**Extract to read:**

-.-.-

For Roger (IB3 at pp62-3)
If a manager accused a worker of stealing £50, and the worker refused to attend a disciplinary hearing, would the hearing go ahead? Yes. They might delay on an absence support by a doctor’s note, but if the worker continued not to attend ultimately the hearing would go ahead in the worker’s absence. How would the employer treat the worker’s absence? As an admission of guilt. They had a chance to prove themselves, they had not taken it. Their action speaks for itself.
If a worker accused a manager of harassing her, and the manager refused to attend a disciplinary hearing, would the hearing go ahead? Yes. How would the employer treat the manager’s absence? They would, in all likelihood, listen carefully to the reason for the absence (and probably more carefully than if a mere worker was absent). If it was sickness, for example, or stress, they might delay the hearing to accommodate the manager. There might not be quite so strong an insistence on the manager providing medical evidence. If the manager consistently refused to attend, the hearing would go ahead, and if those hearing the case believed the person making the complaint, they would treat the case as (for the employer’s purposes) proved, and take disciplinary action against the manager.

-.-.-

**Your objective:**
Answer these questions from the passage on disciplinary hearings:
1. How much money is the worker accused of stealing?
2. How would the employer treat the worker's absence from the hearing?
3. What does the worker accuse the manager of?
The rows that follow have nothing to do with the passage on disciplinary hearings.

-.-.-

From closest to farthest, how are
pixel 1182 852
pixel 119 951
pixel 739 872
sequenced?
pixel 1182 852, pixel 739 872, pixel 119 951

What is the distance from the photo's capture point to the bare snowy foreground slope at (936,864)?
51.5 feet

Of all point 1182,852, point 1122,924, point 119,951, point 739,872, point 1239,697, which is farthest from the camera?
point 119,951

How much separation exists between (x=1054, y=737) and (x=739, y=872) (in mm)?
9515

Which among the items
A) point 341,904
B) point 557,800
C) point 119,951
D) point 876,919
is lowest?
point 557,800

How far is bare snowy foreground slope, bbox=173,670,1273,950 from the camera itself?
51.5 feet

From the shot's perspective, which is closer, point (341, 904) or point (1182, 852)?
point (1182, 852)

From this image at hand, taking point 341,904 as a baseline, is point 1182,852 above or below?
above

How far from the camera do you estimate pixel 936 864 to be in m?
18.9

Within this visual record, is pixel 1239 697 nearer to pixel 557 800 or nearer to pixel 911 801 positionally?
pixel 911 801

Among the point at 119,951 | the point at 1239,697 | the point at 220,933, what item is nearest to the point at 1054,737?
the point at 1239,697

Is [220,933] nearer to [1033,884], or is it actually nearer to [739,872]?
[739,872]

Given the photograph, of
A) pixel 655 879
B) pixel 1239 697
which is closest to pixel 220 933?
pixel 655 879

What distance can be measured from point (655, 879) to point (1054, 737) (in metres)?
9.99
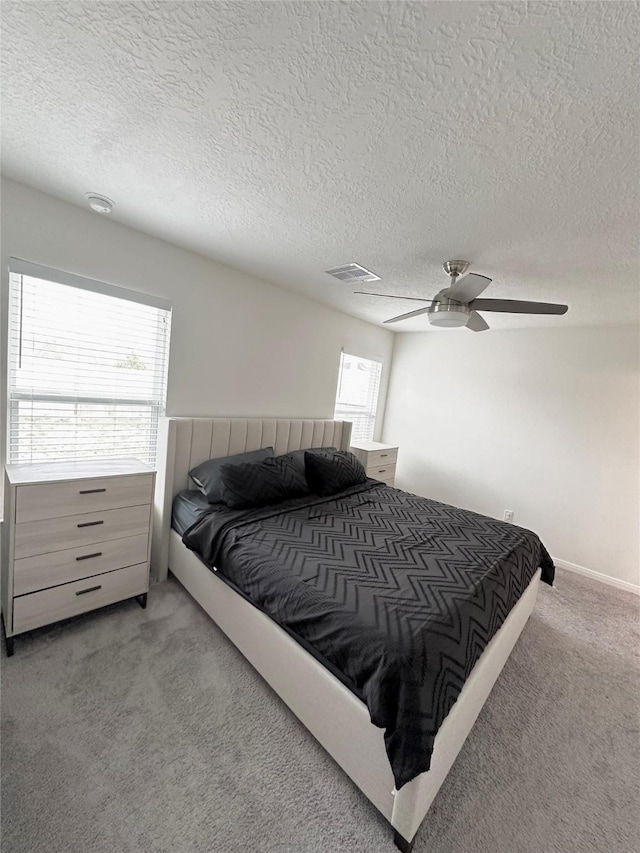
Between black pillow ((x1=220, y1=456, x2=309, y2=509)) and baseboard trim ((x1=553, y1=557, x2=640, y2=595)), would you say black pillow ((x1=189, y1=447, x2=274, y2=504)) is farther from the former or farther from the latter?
baseboard trim ((x1=553, y1=557, x2=640, y2=595))

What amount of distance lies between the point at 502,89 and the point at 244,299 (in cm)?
233

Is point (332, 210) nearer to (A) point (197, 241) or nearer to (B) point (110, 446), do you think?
(A) point (197, 241)

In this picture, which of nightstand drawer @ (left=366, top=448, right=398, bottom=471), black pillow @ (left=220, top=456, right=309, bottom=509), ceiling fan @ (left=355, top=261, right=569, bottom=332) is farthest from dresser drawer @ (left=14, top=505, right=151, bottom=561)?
nightstand drawer @ (left=366, top=448, right=398, bottom=471)

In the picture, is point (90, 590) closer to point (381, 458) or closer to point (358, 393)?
point (381, 458)

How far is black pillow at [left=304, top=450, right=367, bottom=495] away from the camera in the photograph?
9.55 ft

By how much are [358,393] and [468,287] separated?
2.60 meters

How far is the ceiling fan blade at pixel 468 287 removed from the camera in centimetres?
190

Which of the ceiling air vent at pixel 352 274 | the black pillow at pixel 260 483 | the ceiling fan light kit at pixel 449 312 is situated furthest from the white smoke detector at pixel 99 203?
the ceiling fan light kit at pixel 449 312

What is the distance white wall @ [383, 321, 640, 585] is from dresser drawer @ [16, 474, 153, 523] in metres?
3.52

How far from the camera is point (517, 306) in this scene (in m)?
2.04

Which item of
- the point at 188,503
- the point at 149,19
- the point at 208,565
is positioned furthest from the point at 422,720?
the point at 149,19

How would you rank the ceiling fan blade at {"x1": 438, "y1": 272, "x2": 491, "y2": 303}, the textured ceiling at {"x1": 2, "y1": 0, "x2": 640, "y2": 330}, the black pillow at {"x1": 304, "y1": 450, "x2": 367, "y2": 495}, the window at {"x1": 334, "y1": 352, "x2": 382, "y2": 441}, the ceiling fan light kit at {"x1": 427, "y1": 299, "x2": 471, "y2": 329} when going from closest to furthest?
the textured ceiling at {"x1": 2, "y1": 0, "x2": 640, "y2": 330} < the ceiling fan blade at {"x1": 438, "y1": 272, "x2": 491, "y2": 303} < the ceiling fan light kit at {"x1": 427, "y1": 299, "x2": 471, "y2": 329} < the black pillow at {"x1": 304, "y1": 450, "x2": 367, "y2": 495} < the window at {"x1": 334, "y1": 352, "x2": 382, "y2": 441}

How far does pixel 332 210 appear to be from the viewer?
1813 millimetres

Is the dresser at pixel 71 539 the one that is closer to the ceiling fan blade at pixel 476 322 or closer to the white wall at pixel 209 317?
the white wall at pixel 209 317
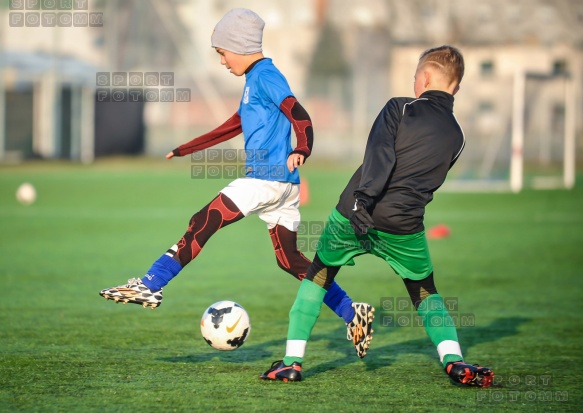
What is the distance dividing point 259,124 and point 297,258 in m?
0.86

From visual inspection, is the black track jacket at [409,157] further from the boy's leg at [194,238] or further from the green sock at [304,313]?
the boy's leg at [194,238]

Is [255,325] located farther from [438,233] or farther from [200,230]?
[438,233]

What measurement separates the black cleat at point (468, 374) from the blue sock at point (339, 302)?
0.76m

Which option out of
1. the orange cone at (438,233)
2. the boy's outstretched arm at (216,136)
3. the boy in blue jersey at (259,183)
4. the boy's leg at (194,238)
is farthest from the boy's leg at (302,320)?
the orange cone at (438,233)

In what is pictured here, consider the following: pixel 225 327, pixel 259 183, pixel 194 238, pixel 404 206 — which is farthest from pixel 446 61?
pixel 225 327

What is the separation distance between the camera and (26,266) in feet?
35.7

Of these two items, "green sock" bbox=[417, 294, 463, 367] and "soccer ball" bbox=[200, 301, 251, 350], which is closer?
"green sock" bbox=[417, 294, 463, 367]

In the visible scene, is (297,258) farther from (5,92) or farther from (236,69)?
(5,92)

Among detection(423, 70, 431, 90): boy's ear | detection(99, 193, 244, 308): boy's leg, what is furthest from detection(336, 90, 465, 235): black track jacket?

-.-.-

**Answer to this task:**
1. £50
2. As an admission of guilt
3. Harassing her